RECORDS PROVIDED:
========
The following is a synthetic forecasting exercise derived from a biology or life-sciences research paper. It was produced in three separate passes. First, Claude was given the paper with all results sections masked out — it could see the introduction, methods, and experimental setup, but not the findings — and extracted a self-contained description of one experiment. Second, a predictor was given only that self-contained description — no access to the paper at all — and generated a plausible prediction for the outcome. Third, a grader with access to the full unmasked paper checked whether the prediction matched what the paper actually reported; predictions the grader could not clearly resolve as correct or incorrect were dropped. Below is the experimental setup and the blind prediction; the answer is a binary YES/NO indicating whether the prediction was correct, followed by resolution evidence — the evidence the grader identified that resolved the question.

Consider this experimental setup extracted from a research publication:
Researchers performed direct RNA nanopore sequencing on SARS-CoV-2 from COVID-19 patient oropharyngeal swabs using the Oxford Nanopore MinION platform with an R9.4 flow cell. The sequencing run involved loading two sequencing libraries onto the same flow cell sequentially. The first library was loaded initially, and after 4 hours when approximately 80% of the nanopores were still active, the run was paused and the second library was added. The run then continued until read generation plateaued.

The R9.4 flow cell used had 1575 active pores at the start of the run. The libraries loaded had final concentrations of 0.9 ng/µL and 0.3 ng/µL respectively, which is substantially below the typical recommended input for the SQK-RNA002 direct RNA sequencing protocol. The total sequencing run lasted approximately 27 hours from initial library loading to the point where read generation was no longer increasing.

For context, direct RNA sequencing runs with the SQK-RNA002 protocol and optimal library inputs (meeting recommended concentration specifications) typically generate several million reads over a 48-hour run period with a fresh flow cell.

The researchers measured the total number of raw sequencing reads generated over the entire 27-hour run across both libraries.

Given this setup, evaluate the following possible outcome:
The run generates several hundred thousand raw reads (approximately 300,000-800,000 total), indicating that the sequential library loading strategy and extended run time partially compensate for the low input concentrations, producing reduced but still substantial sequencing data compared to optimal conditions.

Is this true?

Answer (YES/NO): YES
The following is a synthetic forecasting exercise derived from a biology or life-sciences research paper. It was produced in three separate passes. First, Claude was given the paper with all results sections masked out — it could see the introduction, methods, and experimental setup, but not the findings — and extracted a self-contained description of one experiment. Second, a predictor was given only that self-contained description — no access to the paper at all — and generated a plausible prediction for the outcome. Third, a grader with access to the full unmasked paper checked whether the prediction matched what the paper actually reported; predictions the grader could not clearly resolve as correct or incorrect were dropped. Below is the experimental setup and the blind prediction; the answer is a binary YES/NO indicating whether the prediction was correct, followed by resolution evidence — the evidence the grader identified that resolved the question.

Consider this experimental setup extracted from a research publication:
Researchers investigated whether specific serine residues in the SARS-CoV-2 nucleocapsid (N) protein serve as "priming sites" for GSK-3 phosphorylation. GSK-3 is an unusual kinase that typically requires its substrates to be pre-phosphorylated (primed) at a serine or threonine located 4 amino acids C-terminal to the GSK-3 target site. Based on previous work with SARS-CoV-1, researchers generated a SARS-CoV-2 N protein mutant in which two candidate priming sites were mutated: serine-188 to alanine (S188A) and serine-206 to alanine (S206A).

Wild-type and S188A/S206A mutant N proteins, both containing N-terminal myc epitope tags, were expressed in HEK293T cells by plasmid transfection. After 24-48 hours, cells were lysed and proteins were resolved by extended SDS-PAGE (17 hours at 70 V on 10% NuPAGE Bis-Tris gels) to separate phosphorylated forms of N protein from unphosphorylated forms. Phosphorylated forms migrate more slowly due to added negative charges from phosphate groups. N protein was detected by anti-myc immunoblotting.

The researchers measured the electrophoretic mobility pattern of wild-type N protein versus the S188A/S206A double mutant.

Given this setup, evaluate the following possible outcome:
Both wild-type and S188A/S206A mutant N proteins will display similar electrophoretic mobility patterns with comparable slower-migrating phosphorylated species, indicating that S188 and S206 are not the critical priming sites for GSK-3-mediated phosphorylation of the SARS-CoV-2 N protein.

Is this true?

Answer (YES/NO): NO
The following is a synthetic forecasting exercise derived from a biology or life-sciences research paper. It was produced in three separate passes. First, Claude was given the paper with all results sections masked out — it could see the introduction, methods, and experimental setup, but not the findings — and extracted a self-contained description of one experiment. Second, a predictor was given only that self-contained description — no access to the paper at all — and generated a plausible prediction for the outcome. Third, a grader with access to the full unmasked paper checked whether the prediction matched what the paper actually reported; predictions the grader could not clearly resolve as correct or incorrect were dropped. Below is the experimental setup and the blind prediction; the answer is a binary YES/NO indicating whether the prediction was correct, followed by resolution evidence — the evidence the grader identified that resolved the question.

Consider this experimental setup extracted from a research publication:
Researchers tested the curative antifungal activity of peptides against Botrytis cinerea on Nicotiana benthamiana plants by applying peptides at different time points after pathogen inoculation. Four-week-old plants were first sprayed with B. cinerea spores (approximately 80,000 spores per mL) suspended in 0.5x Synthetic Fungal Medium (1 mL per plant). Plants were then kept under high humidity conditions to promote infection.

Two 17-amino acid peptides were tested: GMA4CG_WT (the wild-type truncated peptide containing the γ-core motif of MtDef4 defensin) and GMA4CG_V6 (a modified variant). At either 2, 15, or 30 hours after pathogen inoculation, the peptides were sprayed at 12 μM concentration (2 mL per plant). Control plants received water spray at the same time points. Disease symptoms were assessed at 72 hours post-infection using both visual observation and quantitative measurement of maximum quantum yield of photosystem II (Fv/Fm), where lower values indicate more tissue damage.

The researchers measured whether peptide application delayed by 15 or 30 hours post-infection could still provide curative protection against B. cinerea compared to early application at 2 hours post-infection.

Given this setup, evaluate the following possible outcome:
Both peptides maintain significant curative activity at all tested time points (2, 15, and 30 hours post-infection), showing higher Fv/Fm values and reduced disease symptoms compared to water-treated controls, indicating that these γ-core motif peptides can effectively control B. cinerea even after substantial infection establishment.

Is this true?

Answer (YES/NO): YES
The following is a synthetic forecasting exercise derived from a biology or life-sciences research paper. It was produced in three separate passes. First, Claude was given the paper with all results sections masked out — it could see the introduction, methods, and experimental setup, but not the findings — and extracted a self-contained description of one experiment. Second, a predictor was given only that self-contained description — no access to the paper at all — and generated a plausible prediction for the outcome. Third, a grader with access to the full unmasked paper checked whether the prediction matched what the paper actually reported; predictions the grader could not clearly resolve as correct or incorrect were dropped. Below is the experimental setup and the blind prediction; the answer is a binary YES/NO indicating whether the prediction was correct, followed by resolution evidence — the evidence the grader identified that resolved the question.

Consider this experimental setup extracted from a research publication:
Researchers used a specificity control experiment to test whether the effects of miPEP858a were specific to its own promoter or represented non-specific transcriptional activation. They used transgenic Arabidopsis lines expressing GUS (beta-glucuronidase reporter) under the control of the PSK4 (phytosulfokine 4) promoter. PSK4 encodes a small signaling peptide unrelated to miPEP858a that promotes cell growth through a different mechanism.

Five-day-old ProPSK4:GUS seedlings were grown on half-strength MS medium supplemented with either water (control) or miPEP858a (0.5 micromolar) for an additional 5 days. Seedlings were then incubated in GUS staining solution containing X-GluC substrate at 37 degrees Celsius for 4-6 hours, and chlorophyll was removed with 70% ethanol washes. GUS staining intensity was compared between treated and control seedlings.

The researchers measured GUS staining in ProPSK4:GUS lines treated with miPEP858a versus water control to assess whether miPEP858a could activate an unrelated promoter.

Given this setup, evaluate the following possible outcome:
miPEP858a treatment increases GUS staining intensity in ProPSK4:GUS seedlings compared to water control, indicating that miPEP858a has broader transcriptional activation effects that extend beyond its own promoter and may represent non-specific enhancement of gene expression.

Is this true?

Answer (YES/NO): NO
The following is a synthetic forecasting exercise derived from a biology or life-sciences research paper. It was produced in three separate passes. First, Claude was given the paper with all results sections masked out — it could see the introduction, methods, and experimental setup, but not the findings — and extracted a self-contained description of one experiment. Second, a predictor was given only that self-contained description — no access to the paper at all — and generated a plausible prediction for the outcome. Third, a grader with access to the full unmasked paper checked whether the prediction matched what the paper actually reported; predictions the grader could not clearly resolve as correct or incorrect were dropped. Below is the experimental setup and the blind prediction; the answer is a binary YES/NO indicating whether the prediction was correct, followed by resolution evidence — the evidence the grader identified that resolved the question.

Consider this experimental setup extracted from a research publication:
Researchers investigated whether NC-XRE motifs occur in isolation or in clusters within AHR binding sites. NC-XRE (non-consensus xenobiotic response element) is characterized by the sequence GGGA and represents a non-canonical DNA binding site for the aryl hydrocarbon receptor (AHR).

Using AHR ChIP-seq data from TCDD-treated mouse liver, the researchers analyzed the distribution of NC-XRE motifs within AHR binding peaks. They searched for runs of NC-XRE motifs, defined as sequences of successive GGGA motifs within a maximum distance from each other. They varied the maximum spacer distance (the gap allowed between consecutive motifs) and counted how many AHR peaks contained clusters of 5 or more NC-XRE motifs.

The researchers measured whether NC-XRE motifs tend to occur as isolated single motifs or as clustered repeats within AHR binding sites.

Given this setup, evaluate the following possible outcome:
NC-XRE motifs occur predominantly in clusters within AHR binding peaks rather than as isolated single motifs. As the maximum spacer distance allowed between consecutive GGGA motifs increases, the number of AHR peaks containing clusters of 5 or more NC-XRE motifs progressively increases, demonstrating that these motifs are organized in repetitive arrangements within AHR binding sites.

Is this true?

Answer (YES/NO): NO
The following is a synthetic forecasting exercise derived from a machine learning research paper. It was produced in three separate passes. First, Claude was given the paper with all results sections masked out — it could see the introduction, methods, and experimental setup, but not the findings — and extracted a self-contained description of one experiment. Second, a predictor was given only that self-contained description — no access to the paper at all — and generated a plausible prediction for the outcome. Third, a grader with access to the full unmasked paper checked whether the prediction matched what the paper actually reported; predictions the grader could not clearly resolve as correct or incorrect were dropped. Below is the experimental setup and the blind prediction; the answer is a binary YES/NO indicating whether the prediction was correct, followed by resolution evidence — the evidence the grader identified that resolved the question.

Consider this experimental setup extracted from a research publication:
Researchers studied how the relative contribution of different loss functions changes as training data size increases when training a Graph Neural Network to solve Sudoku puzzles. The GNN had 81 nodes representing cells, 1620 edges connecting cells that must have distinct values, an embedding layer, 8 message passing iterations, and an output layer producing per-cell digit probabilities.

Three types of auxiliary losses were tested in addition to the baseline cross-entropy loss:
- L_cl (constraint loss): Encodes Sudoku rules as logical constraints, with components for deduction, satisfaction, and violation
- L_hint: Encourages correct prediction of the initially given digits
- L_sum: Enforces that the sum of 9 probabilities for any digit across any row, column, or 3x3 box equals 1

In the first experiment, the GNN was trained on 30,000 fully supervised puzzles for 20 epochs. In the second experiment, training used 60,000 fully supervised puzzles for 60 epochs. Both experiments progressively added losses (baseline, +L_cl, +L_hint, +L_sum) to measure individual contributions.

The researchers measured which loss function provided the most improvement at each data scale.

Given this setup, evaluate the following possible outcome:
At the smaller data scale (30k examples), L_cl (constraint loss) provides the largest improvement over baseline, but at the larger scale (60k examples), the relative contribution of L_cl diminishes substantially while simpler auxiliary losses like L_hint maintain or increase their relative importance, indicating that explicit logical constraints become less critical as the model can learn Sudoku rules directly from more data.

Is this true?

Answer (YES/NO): NO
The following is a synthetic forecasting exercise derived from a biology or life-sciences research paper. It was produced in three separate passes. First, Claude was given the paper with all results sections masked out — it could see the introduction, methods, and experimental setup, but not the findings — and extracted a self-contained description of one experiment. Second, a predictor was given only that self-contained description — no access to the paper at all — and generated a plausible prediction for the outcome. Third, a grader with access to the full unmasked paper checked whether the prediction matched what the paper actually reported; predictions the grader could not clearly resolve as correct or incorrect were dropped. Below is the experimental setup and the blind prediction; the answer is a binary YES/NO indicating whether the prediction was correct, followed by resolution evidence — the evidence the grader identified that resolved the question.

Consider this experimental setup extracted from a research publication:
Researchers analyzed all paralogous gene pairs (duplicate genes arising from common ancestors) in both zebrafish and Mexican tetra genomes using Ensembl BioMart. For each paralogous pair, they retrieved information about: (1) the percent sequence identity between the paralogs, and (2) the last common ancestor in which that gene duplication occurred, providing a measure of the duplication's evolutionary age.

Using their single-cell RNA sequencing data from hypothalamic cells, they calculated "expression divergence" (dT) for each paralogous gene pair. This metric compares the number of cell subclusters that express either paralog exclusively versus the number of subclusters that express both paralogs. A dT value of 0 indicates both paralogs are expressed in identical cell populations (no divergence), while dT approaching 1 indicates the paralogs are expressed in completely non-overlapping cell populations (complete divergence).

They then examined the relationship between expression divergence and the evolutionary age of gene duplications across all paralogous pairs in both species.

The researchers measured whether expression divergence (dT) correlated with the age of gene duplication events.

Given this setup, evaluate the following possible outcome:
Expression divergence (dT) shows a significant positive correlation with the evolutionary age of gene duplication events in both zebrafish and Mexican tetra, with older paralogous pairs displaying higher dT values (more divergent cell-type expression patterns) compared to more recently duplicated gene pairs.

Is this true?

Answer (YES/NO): YES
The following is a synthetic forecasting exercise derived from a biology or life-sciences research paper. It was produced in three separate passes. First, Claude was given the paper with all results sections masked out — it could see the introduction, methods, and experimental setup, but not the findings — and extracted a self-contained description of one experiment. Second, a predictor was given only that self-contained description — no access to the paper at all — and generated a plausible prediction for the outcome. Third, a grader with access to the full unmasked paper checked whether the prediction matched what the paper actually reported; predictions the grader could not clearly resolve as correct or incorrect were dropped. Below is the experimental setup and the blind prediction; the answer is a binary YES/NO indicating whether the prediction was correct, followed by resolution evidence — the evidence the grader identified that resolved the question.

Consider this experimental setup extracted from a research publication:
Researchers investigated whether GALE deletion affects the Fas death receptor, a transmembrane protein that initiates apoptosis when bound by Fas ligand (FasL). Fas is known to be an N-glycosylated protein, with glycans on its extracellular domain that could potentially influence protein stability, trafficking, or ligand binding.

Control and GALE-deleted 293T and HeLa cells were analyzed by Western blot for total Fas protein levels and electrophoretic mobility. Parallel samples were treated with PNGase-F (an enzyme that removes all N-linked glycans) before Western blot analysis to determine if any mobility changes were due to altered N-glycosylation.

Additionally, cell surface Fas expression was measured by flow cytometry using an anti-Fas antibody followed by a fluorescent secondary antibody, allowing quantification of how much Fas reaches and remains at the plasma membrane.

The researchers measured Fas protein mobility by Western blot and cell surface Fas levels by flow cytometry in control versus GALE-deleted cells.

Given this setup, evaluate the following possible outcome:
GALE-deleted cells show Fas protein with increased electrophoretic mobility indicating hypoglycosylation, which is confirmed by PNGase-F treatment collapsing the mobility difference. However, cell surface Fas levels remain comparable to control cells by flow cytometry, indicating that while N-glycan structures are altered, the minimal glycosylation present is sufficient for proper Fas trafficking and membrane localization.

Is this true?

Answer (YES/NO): YES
========
TASK PROMPT: Copy out the lines above exactly, beginning at the one that contains "NC-XRE motifs occur predominantly" and ending at the one that contains "Researchers studied how".

EXERCISE OUTPUT:
NC-XRE motifs occur predominantly in clusters within AHR binding peaks rather than as isolated single motifs. As the maximum spacer distance allowed between consecutive GGGA motifs increases, the number of AHR peaks containing clusters of 5 or more NC-XRE motifs progressively increases, demonstrating that these motifs are organized in repetitive arrangements within AHR binding sites.

Is this true?

Answer (YES/NO): NO
The following is a synthetic forecasting exercise derived from a machine learning research paper. It was produced in three separate passes. First, Claude was given the paper with all results sections masked out — it could see the introduction, methods, and experimental setup, but not the findings — and extracted a self-contained description of one experiment. Second, a predictor was given only that self-contained description — no access to the paper at all — and generated a plausible prediction for the outcome. Third, a grader with access to the full unmasked paper checked whether the prediction matched what the paper actually reported; predictions the grader could not clearly resolve as correct or incorrect were dropped. Below is the experimental setup and the blind prediction; the answer is a binary YES/NO indicating whether the prediction was correct, followed by resolution evidence — the evidence the grader identified that resolved the question.

Consider this experimental setup extracted from a research publication:
Researchers studied how the relative contribution of different loss functions changes as training data size increases when training a Graph Neural Network to solve Sudoku puzzles. The GNN had 81 nodes representing cells, 1620 edges connecting cells that must have distinct values, an embedding layer, 8 message passing iterations, and an output layer producing per-cell digit probabilities.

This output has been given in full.